Perputaran persediaan dikalkulasikan dengan membagi harga pokok penjualan (HPP) dengan rata-rata nilai persediaan. Rasio ini memberikan gambaran seberapa cepat perusahaan menjual persediannya.
Jadi, perputaran persediaan tahunan merupakan suatu nilai yang menunjukkan berapa kali perusahaan mengisi stok persediaan di gudang selama setahun.
Rasio perputaran persedian tahunan dapat dikonversi menjadi rata-rata hari dengan membagi jumlah hari dalam satu tahun dengan nilai rasio perputaran persediaan tahunan. Sebagai contoh, asumsikan perputaran persediaan suatu perusahaan selama satu tahun atau 365 hari adalah 10 kali, maka rata-rata hari dalam persediaan adalah 36,5 (365/10).

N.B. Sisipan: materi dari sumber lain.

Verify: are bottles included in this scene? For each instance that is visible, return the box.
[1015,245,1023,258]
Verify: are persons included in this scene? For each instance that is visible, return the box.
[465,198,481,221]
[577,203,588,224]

Dalam beberapa kasus, bukan nilai HPP yang digunakan untuk menghitung perputaran persediaan, tetapi nilai penjualan. Sehingga pada hal ini, rasio perputaran persediaan mengukur jumlah penjualan yang dihasilkan dari tiap rupiah yang diinvestasikan pada persediaan.
2.2. Rata-rata Periode Penagihan
Rata-rata periode penagihan (average collection period) adalah rata-rata umur piutang atau rata-rata waktu yang dibutuhkan untuk menagih piutang. Rasio ini bisa disajikan dalam hari dan dikalkulasikan dengan membagi piutang usaha dengan rata-rata hari penjualan kredit.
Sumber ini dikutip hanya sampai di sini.